German Chancellor Angela Merkel on Thursday “firmly” rejected calls to reverse her welcoming stance towards refugees following a series of brutal attacks in the country.
Merkel told reporters that the assailants “wanted to undermine our sense of community, our openness and our willingness to help people in need”.
“We firmly reject this,” she said.
Merkel, who interrupted a summer holiday at her cottage north of Berlin to face the media in the capital, told reporters that four brutal assaults within a week were “shocking, oppressive and depressing” but not a sign that authorities had lost control.
“Taboos of civilisation are being broken,” she said, referring to a series of deadly attacks in France, Belgium, Turkey and the US state of Florida as well as Germany. “These acts happened in places where any of us could have been.”
But she repeated her rallying cry from last year when she opened the borders to people fleeing war and persecution, many from Syria, which brought nearly 1.1 million migrants and refugees to the country in 2015.

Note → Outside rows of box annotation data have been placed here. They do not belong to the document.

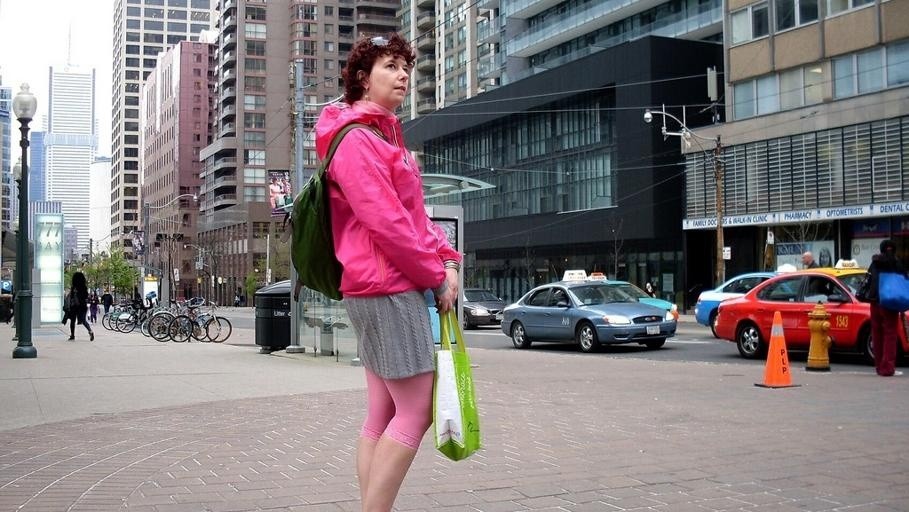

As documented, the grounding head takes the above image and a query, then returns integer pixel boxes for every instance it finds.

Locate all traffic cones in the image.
[755,311,802,388]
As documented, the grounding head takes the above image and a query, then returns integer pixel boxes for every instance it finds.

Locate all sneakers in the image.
[67,319,97,342]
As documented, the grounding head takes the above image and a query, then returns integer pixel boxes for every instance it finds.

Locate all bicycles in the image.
[102,292,232,343]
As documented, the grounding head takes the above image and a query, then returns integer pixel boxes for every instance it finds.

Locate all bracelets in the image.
[433,280,448,295]
[443,260,461,272]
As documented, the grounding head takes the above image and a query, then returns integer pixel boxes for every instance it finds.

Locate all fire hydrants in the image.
[805,301,832,371]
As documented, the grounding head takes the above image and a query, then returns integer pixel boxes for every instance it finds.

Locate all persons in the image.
[868,239,904,376]
[67,272,95,342]
[280,177,292,205]
[100,288,113,319]
[645,282,656,299]
[800,251,819,270]
[269,176,281,212]
[313,30,464,512]
[88,290,99,323]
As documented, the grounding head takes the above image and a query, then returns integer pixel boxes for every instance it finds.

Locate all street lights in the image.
[12,83,37,358]
[144,193,198,264]
[643,109,724,289]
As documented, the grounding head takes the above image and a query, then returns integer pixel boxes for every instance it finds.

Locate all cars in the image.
[463,270,678,352]
[695,259,909,367]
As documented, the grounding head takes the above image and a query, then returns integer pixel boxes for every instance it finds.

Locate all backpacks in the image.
[283,122,388,304]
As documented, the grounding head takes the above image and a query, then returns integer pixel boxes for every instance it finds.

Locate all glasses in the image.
[358,34,392,49]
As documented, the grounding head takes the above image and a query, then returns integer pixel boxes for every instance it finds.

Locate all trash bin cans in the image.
[254,279,292,354]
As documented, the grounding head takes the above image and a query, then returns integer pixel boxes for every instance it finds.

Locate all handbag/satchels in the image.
[428,297,483,462]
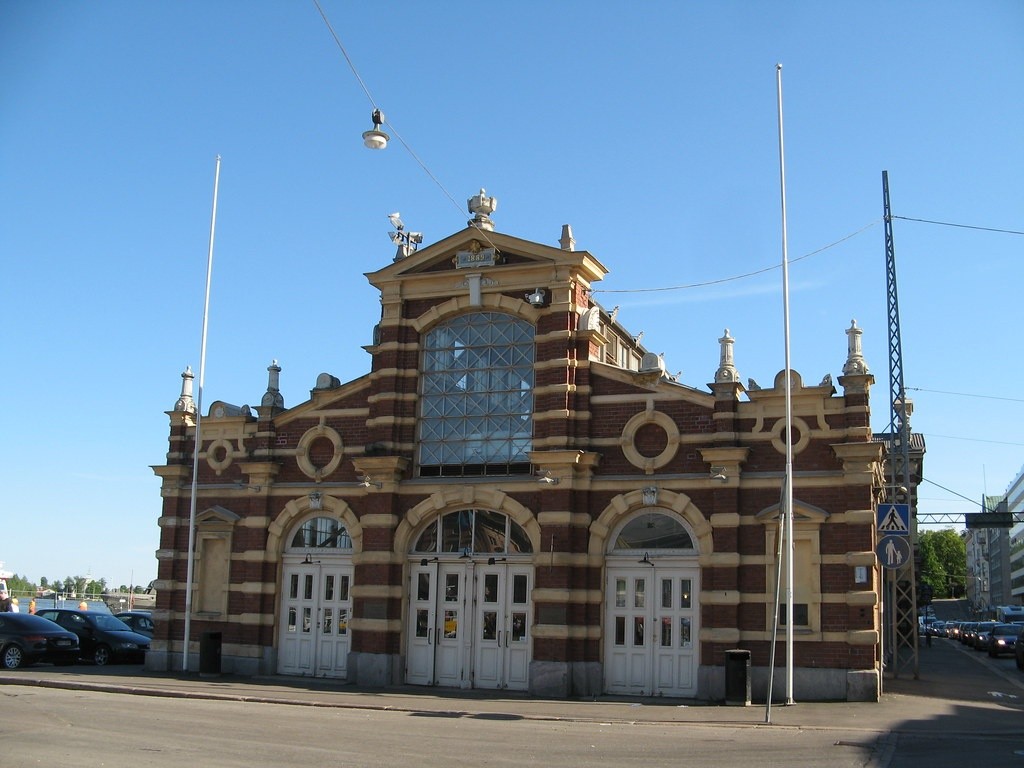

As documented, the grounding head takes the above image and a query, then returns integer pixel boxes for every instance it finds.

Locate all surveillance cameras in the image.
[529,293,543,308]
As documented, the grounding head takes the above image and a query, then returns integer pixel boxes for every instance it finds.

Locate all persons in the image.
[923,629,934,648]
[79,598,88,611]
[12,595,20,612]
[29,597,38,614]
[0,589,14,613]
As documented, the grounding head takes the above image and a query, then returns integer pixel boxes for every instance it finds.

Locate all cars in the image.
[34,609,151,666]
[114,612,155,640]
[918,605,1024,674]
[0,612,80,668]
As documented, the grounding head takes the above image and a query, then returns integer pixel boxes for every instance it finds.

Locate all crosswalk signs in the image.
[875,503,911,538]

“I am still convinced today that ‘we can do it’ — it is our historic duty and this is a historic challenge in times of globalisation,” she said. “We have already achieved very, very much in the last 11 months.”
“The terrorists want to make us lose sight of what is important to us, break down our cohesion and sense of community as well as inhibiting our way of life, our openness and our willingness take in people who are in need,” she added. “They see hatred and fear between cultures and they see hatred and fear between religions. We stand decisively against that,” she added.